**Extracted text:**
---
MRSA. Equine veterinarians and public health officials are urging horse owners and others who come in frequent contact with horses to wash their hands and clean grooming tools after each use in order to reduce the risk of contracting an antibiotic-resistant strain of Staphylococcus aureus known as MRSA (methicillin-resistant S. aureus). The pathogen–blamed for the recent deaths of two boys–frequently resides in the nasal passages, skin, and intestines of horses. It can be transmitted from horses to humans and vice versa via direct contact or through contact with contaminated grooming or other tools.
“Probably the most important method for transmission from horses to humans or humans to horses is via hand contamination,” said Paul Morley, DVM, PhD, director of biosecurity for the James L. Voss Veterinary Teaching Hospital at Colorado State University. “The most important method of preventing transmission includes washing hands before and after contacting different horses and before you eat, or touch your face.”
---
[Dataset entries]
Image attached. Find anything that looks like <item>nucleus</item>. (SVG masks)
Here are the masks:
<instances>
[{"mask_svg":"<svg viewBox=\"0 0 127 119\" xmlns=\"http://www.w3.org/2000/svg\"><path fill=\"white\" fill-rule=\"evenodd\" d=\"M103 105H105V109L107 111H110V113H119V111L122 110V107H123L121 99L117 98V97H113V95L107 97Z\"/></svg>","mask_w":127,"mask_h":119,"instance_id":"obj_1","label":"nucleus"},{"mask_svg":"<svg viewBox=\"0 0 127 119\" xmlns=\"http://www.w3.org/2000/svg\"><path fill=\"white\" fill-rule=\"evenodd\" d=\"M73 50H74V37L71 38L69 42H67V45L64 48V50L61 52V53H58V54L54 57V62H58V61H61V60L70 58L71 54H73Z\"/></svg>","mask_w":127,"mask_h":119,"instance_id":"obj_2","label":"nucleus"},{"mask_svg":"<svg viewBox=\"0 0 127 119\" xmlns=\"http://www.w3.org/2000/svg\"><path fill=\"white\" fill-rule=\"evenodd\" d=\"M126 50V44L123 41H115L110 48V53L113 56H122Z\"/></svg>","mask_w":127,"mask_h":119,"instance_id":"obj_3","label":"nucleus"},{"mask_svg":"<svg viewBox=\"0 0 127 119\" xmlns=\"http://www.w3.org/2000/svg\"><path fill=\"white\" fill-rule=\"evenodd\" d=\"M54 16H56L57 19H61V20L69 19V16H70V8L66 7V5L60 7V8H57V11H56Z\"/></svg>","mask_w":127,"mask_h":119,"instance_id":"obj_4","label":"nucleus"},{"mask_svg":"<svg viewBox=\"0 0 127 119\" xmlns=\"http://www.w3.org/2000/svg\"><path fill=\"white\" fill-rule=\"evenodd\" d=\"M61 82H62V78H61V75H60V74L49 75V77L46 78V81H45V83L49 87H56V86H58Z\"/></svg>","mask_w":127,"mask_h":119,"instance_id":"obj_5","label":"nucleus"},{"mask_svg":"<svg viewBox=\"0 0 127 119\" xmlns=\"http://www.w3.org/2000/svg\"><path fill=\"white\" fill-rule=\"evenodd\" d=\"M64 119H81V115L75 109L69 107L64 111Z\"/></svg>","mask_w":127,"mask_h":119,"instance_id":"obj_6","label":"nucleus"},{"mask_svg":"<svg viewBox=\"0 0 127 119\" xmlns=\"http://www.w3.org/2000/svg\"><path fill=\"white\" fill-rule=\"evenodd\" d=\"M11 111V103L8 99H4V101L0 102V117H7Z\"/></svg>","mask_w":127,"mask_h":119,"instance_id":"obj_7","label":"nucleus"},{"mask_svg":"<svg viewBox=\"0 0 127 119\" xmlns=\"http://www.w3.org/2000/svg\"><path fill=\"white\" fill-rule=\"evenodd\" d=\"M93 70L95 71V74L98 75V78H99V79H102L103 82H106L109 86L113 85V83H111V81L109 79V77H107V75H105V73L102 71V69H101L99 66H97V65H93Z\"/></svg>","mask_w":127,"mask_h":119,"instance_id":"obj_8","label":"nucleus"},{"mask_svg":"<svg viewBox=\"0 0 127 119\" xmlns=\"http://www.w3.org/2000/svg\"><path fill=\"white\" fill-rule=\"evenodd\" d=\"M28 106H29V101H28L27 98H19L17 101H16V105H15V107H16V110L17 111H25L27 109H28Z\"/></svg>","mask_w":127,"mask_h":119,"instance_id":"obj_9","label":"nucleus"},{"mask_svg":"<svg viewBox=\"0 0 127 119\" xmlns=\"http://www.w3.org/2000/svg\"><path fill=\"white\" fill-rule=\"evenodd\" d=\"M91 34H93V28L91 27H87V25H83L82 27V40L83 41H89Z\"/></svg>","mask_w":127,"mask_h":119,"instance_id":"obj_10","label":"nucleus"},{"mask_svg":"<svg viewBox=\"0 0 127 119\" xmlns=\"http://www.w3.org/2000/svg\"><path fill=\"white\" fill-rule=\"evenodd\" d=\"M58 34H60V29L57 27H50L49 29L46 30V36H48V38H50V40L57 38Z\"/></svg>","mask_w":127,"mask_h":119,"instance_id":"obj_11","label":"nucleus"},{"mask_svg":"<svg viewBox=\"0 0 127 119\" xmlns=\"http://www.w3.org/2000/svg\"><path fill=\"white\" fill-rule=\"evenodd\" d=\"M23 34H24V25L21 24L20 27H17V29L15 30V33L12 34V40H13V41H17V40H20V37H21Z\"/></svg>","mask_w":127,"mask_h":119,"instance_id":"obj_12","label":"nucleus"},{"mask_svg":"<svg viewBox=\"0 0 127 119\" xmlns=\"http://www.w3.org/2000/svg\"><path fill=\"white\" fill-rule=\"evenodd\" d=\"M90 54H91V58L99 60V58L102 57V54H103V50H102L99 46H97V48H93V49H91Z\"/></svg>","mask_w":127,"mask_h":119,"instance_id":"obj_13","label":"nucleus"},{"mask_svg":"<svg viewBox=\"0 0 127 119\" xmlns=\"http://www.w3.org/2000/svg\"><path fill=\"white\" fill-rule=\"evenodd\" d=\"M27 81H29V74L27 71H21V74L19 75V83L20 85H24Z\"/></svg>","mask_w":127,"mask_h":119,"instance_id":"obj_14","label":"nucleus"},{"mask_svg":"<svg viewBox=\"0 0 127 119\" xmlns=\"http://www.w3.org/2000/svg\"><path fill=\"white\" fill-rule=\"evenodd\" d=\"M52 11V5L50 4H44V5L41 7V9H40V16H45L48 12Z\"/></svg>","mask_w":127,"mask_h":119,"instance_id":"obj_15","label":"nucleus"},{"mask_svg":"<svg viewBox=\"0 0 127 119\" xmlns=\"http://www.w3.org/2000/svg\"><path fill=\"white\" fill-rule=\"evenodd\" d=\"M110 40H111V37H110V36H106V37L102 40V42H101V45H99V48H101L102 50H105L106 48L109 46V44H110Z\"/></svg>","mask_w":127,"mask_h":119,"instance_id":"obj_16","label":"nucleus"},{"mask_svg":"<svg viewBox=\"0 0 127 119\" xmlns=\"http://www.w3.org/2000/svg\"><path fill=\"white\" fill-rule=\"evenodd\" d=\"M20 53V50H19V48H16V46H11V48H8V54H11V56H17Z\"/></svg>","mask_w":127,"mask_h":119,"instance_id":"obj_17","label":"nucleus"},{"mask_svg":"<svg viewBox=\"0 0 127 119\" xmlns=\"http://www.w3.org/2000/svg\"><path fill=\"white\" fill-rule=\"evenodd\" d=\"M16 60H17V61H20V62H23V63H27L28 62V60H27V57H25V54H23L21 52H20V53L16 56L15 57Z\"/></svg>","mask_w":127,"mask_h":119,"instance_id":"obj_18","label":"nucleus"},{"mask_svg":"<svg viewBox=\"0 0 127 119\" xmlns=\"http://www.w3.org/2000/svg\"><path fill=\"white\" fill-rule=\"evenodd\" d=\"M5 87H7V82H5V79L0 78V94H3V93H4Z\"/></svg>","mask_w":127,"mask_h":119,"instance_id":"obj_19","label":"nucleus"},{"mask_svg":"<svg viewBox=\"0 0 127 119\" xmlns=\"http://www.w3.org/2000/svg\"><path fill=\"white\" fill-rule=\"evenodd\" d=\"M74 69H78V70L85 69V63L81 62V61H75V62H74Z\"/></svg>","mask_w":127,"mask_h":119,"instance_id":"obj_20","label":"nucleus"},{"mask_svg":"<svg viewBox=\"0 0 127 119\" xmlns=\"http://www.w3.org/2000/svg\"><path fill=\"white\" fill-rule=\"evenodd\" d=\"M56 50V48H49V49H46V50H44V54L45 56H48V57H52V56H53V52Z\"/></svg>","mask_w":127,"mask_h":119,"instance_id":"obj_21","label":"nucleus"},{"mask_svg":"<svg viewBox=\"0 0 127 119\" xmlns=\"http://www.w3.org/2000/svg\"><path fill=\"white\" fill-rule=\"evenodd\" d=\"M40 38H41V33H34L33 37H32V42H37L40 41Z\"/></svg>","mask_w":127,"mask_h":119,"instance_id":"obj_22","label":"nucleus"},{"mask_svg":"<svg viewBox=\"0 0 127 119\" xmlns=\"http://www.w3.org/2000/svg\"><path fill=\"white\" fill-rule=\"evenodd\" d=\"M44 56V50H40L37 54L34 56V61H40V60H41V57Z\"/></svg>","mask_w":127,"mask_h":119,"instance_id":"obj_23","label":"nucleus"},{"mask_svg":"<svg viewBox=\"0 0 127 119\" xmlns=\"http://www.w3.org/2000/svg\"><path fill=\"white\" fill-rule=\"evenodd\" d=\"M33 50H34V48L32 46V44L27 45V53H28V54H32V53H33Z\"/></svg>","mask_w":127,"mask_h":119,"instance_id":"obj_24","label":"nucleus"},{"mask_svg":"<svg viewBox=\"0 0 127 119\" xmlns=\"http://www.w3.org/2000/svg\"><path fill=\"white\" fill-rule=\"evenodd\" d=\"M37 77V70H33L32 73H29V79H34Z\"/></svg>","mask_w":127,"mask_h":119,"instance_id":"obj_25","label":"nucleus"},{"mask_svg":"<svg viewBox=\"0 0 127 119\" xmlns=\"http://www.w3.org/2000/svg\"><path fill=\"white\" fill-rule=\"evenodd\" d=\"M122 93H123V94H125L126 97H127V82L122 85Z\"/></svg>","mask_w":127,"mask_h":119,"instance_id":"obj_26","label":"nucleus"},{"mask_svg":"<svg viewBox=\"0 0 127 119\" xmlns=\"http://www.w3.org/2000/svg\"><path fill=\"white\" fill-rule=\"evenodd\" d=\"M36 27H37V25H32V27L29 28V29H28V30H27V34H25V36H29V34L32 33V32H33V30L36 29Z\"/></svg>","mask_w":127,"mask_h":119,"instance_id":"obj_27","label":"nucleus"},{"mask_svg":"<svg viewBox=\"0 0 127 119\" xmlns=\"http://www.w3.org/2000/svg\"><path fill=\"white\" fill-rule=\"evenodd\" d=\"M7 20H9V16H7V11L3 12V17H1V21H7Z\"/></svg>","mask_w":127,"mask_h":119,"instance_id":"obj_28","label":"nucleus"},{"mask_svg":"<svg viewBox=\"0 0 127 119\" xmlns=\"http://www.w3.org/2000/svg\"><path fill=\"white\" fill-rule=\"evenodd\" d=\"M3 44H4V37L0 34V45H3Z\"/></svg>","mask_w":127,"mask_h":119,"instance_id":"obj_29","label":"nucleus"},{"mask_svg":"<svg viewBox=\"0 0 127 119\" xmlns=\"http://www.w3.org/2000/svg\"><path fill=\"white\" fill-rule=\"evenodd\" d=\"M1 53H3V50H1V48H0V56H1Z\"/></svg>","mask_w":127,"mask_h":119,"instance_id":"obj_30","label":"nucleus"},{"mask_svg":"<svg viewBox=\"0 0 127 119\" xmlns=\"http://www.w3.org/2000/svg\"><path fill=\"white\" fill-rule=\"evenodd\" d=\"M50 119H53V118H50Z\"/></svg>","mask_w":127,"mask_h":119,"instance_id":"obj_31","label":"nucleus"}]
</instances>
---
**Instructions:**
1. Reproduce the article on MRSA in horses word for word between "MRSA. Equine veterinarians" and "or other tools.", inclusive.
2. Summarize the article on MRSA in horses in two sentences.

**Task results:**
1.
MRSA. Equine veterinarians and public health officials are urging horse owners and others who come in frequent contact with horses to wash their hands and clean grooming tools after each use in order to reduce the risk of contracting an antibiotic-resistant strain of Staphylococcus aureus known as MRSA (methicillin-resistant S. aureus). The pathogen–blamed for the recent deaths of two boys–frequently resides in the nasal passages, skin, and intestines of horses. It can be transmitted from horses to humans and vice versa via direct contact or through contact with contaminated grooming or other tools.

2. Equine veterinarians and public health officials are urging people in frequent contact with horses to wash their hands and clean grooming tools after each use to reduce the risk of contracting MRSA. This antibiotic-resistant strain of Staphylococcus aureus often lives in horses' nasal passages, skin, and intestines, and Paul Morley of Colorado State University said hand contamination is probably its most important route between horses and humans, so preventing transmission includes washing hands before and after contacting different horses and before eating or touching one's face.